Volgens het EU-Hof ziet de richtlijn op handelingen die leiden tot de niet-contractuele aansprakelijkheid van een onderneming en waarbij tussen de partijen in het geding sprake is van een machtsverhouding die, middels de in de vorige alinea bedoelde maatregelen, kan worden uitgebalanceerd, afhankelijk van het gebruik van de aldus met name aan de verzoekende partij ter beschikking gestelde instrumenten. De ontwikkeling van deze machtsverhouding hangt volgens het EU-Hof af van het handelen van elk van deze partijen, dat uitsluitend ter beoordeling staat van de nationale rechter bij wie het geschil aanhangig is, en in het bijzonder van de vraag of de verzoekende partij al dan niet gebruik heeft gemaakt van de hem ter beschikking gestelde instrumenten.
Indien de vordering van de verzoeker gedeeltelijk wordt toegewezen, kan redelijkerwijs van hem worden verlangd dat hij zijn eigen kosten of ten minste een deel daarvan alsmede een deel van de gemeenschappelijke kosten draagt, met name wanneer hij zelf verantwoordelijk is voor het ontstaan van deze kosten, bijvoorbeeld door buitensporige verzoeken of door de wijze waarop hij heeft geprocedeerd.
Raming van de schade
Een raming van de schade veronderstelt volgens het EU-Hof, ten eerste, dat het bestaan van deze schade vaststaat en, ten tweede, dat het praktisch onmogelijk of buitensporig moeilijk is om die schade nauwkeurig te begroten, hetgeen impliceert dat alle tot een dergelijke vaststelling leidende factoren in aanmerking worden genomen, met name het feit dat de ondernomen stappen, zoals het in artikel 5 van de richtlijn bedoelde verzoek om overlegging van bewijsmateriaal, zonder resultaat zijn gebleven.

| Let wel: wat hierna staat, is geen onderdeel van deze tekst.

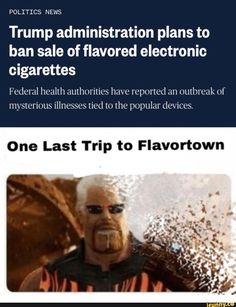 POLITICS NEWS Trump administration plans to ban sale of flavored electronic cigarettes Federal health authorities have reported an outbreak of mysterious illnesses tied to the popular devices. One Last Trip to Flavortown - iFunny :) Funny Quotes, Funny Memes, Humor Quotes, Pride Quotes, Guy Fieri, Science Humor, Electronic Cigarettes, Avengers Memes, Fake News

De omstandigheid dat de verwerende partij, na daartoe door de nationale rechter te zijn gemachtigd, zelf de verzoekende partij de gegevens ter beschikking heeft gesteld waarop zij zich heeft gebaseerd om het deskundigenverslag van de verzoekende partij te weerleggen, is op zich niet relevant voor de beoordeling van de vraag of het de nationale rechter is toegestaan om de schade te ramen.
De omstandigheid dat de schadevordering is gericht tot slechts één van de adressaten van een besluit waarbij een inbreuk op artikel 101 EU-Werkingsverdrag is vastgesteld, die slechts een deel van de producten in de handel heeft gebracht die door de verzoekende partij zijn aangeschaft en waarvan wordt gesteld dat zij vanwege die inbreuk een hogere prijs hadden, is op zich niet relevant voor de beoordeling van de vraag of het de nationale rechter is toegestaan om de schade te ramen.